“這什麽玩意兒?摩根斯那個鳥人的世界新聞社,怎麽天天搞這些亂七八糟的新聞。這上麵說的海軍少年,到底是誰啊!就不能直接挑明了說嗎?”
加計看得火大。
“自己一邊看去。”
祗園沒好氣的抽出一張報紙,塞到了加計的手裏,就拿著剩下的報紙,走到赤犬三人麵前,遞了過去。
“嗯?有什麽有意思的新聞嗎?”
黃猿撓撓頭,放下了指甲剪,拿過了報紙。
青雉將眼罩推了上去,也坐了起來。
赤犬拿著報紙掃了一眼,臉上沒有明顯的表情波動。
“太可怕了呢,羅夏那小子,竟然幹掉了這麽多人。有你一點風範了呢,薩卡斯基。”
黃猿拉下了墨鏡,噘著嘴麵露驚訝之色看向了身側的赤犬。
“哼!不過是兩個被時代淘汰的垃圾被殺了而已,有什麽值得稱讚的。”
赤犬手上冒出一團火光,將報紙燒毀,重新抱著手臂,看向遠方的大海。
“喔,還真是嚴厲呢,薩卡斯基。這樣都不滿意嗎?難不成,你想讓他幹掉白胡子和凱多嗎?”

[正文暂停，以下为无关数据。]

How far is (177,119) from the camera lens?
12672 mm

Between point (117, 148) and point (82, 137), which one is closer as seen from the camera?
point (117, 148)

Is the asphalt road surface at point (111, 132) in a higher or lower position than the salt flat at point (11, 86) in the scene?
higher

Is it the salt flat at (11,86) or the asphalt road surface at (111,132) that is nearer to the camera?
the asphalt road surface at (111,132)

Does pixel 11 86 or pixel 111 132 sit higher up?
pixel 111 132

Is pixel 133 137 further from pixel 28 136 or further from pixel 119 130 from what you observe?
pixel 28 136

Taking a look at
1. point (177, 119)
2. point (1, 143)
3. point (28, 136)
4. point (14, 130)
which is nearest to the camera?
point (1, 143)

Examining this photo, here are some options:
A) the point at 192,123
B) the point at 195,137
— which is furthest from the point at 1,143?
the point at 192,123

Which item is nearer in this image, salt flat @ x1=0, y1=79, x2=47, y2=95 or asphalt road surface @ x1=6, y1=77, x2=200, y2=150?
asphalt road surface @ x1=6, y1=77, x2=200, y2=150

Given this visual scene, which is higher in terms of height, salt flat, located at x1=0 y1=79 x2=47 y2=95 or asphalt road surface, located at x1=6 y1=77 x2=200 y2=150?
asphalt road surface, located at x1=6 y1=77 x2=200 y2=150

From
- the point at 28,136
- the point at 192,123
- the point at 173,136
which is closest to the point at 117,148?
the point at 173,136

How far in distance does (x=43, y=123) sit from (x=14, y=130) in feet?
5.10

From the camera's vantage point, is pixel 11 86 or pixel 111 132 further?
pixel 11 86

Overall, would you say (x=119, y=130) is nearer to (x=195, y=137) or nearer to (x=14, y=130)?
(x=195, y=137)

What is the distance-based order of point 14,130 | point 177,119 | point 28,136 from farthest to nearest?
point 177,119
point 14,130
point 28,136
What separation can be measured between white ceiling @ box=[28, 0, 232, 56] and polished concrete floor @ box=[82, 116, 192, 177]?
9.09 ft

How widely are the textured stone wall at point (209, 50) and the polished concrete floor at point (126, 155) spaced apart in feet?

黃猿聳聳肩,重新躺回了躺椅,拿著報紙津津有味的細看起來。
一旁,青雉目光閃爍,眉頭微微皺起。
“啊啦啦,羅夏這小子,這次幹掉的人,可真是夠多的。希望他不要沉迷於過度的殺戮之中吧。”
他搖了搖頭,歎了口氣,將眼罩拉了下來,躺了下去。
祗園美眸閃動著晶亮的光澤,看著報紙上羅夏的照片。
“這個小家夥,就是鶴姐口中說的那個北海少年啊,還真是能幹呢。長得也很帥氣啊,真想見一見他呢。”
“哼!這也叫帥?不過是一個毛都沒長的毛頭小鬼罷了。沒有經曆過風霜雨雪,沒有經曆過時代洪流的衝刷,怎麽能比得上我這樣成熟的美男子呢?”
加計抹了一把自己油亮的頭發,從懷裏摸出一個小鏡子照了照,很滿意的點頭。